● **ASSIGNMENT**
Only the lines containing "home" should appear in the answer, copied from the listing below.

● **ENTRIES SHOWN**
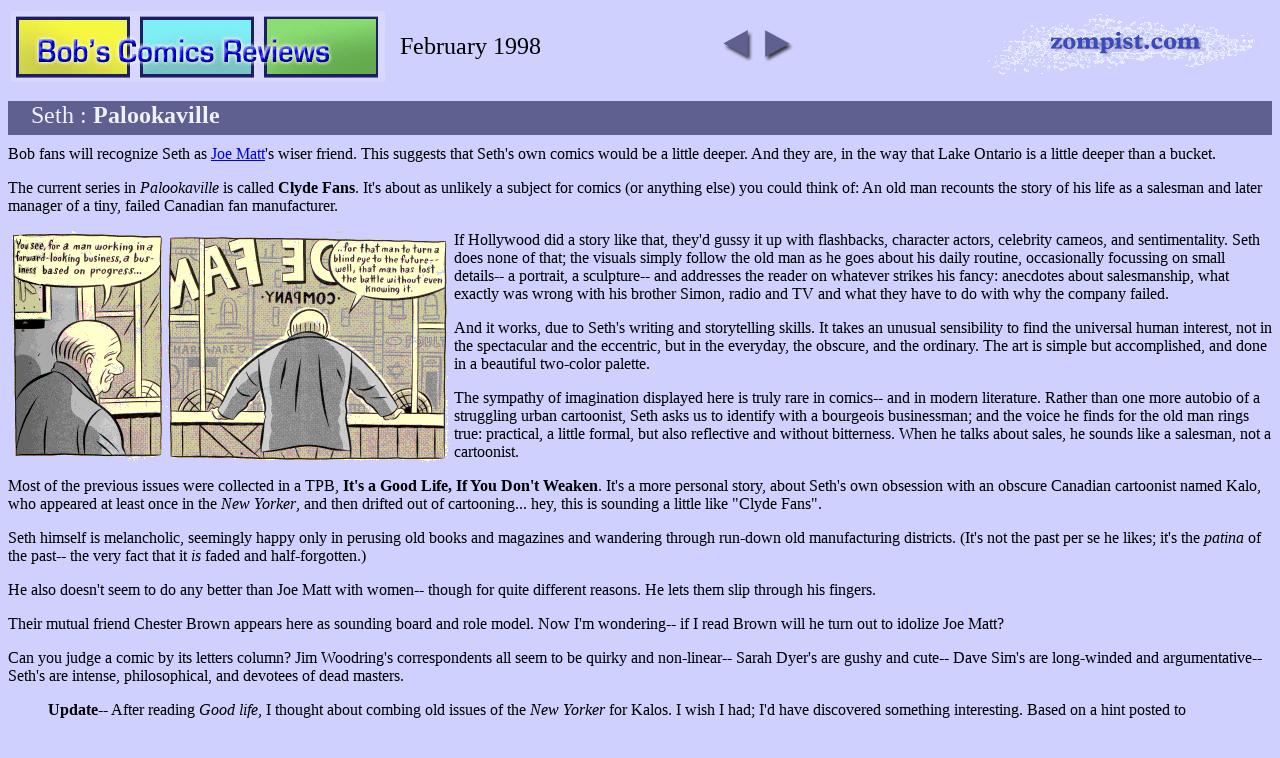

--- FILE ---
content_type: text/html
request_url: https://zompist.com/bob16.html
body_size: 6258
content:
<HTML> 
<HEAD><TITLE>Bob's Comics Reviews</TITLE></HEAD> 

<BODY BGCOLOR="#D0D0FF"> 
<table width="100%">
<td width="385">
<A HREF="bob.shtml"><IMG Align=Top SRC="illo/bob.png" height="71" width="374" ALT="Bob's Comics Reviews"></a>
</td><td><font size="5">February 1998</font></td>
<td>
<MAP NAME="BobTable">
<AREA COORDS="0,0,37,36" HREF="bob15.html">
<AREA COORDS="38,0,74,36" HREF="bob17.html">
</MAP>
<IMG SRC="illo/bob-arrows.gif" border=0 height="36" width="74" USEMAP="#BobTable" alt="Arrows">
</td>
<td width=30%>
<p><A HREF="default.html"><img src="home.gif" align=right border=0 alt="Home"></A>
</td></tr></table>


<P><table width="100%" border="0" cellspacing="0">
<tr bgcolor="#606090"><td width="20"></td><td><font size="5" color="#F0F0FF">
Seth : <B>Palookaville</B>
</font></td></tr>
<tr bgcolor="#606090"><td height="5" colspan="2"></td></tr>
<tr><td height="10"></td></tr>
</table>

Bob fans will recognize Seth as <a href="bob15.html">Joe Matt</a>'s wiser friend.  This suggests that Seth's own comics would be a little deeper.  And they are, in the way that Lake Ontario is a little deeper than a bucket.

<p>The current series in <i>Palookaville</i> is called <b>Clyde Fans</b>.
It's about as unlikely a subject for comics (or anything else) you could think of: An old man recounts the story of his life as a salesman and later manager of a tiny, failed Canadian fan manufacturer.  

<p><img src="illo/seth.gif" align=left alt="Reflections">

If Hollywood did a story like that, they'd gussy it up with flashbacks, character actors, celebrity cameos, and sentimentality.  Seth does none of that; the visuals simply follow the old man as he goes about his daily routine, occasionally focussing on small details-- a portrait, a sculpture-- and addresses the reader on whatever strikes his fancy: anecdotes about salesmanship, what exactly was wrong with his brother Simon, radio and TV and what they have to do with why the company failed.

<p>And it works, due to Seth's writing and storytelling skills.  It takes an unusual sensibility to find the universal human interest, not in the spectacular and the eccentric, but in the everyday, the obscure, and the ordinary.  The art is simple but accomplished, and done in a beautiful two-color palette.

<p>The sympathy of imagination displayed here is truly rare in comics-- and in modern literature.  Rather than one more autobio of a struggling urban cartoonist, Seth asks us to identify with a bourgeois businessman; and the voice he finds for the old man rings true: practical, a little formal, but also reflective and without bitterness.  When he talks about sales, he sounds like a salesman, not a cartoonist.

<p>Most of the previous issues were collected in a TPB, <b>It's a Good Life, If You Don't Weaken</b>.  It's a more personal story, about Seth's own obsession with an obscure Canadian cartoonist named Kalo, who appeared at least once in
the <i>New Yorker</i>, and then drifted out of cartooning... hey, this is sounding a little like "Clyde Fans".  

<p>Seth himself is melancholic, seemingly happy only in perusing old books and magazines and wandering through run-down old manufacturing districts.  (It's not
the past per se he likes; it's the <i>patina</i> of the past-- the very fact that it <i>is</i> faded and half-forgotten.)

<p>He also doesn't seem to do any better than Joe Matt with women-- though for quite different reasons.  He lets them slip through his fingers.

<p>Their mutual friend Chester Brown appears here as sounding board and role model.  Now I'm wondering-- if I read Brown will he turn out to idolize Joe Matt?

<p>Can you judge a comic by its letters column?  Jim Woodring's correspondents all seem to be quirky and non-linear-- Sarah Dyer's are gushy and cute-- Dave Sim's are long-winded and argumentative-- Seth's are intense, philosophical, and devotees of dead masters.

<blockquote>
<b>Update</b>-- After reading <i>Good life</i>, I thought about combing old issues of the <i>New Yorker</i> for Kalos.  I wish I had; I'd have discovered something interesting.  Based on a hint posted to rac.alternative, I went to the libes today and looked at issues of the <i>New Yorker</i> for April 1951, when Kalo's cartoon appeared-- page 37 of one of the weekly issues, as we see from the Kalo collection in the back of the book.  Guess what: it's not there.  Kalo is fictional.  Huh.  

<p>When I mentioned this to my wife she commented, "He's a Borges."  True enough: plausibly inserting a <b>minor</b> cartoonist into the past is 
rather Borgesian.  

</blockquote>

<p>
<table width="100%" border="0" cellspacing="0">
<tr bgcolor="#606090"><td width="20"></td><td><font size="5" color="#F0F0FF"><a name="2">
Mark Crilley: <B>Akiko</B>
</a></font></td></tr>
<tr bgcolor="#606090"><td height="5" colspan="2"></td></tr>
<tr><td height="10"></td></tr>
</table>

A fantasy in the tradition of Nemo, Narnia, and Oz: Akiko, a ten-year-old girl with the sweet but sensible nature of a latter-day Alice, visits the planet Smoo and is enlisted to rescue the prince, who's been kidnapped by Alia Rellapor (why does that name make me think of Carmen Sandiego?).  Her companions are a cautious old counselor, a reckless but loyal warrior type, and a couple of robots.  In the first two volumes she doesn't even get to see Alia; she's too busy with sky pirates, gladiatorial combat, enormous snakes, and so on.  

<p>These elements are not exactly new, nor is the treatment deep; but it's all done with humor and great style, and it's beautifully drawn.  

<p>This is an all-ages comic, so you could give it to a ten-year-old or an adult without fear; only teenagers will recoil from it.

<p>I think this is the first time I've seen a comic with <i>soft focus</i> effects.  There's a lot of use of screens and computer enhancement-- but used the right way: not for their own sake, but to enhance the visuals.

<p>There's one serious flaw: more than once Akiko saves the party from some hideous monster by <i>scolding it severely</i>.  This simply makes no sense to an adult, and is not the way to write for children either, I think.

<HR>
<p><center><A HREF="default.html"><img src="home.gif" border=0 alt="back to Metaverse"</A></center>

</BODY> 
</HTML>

==

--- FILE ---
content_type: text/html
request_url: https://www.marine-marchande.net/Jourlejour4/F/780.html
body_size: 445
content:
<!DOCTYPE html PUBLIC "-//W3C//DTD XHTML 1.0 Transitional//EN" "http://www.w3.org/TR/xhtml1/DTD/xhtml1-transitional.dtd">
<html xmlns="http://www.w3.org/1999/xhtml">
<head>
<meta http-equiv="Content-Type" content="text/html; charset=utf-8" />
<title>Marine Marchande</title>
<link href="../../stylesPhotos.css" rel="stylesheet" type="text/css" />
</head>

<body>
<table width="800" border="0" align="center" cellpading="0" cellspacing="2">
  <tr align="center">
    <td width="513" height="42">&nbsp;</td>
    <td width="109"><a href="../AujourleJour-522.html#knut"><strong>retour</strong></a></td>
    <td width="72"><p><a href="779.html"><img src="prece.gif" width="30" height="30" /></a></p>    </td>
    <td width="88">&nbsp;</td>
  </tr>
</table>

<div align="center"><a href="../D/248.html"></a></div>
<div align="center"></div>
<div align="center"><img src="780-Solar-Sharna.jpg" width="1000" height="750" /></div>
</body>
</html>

● **ANSWER**
<p><A HREF="default.html"><img src="home.gif" align=right border=0 alt="Home"></A>
<p><center><A HREF="default.html"><img src="home.gif" border=0 alt="back to Metaverse"</A></center>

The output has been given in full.